Problem statement >>
Please count the lines in the listing below that contain the word "grass" and give only the number.

== Extracted data ==

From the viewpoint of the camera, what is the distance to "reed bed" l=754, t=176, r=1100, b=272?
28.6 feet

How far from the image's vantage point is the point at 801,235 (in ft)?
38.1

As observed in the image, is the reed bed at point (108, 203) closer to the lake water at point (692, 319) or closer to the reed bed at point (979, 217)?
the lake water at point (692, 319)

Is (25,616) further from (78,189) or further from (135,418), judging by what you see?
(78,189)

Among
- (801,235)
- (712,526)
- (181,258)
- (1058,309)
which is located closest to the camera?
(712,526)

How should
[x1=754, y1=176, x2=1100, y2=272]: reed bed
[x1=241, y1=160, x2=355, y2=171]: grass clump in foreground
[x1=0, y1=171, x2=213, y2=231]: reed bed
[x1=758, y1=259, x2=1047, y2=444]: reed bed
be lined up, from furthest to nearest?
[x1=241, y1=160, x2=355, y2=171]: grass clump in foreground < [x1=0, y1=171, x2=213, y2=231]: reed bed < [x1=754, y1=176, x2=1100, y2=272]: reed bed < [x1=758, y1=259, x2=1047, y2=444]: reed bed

===
== Extracted data ==

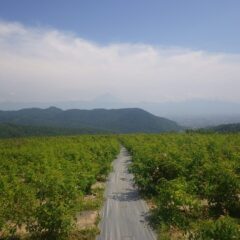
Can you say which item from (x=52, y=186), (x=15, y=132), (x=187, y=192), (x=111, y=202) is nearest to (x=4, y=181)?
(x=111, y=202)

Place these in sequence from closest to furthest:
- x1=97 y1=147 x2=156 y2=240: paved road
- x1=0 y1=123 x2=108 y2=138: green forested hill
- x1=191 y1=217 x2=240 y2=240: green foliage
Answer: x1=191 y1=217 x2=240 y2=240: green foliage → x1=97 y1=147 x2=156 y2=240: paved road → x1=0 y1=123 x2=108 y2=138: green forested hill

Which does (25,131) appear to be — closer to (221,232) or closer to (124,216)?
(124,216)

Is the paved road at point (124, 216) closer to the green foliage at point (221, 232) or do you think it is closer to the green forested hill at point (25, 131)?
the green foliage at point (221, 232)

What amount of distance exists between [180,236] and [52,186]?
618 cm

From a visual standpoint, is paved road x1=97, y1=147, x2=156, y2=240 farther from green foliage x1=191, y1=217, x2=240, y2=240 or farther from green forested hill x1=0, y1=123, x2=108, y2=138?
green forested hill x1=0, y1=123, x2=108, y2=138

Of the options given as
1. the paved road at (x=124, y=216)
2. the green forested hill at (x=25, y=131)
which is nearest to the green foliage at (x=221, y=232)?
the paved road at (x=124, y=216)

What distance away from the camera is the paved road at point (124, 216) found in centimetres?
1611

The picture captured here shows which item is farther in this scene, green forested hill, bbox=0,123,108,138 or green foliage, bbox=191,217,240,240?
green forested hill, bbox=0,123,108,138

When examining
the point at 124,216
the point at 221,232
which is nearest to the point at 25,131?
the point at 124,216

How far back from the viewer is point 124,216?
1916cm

===

Exercise answer >>
2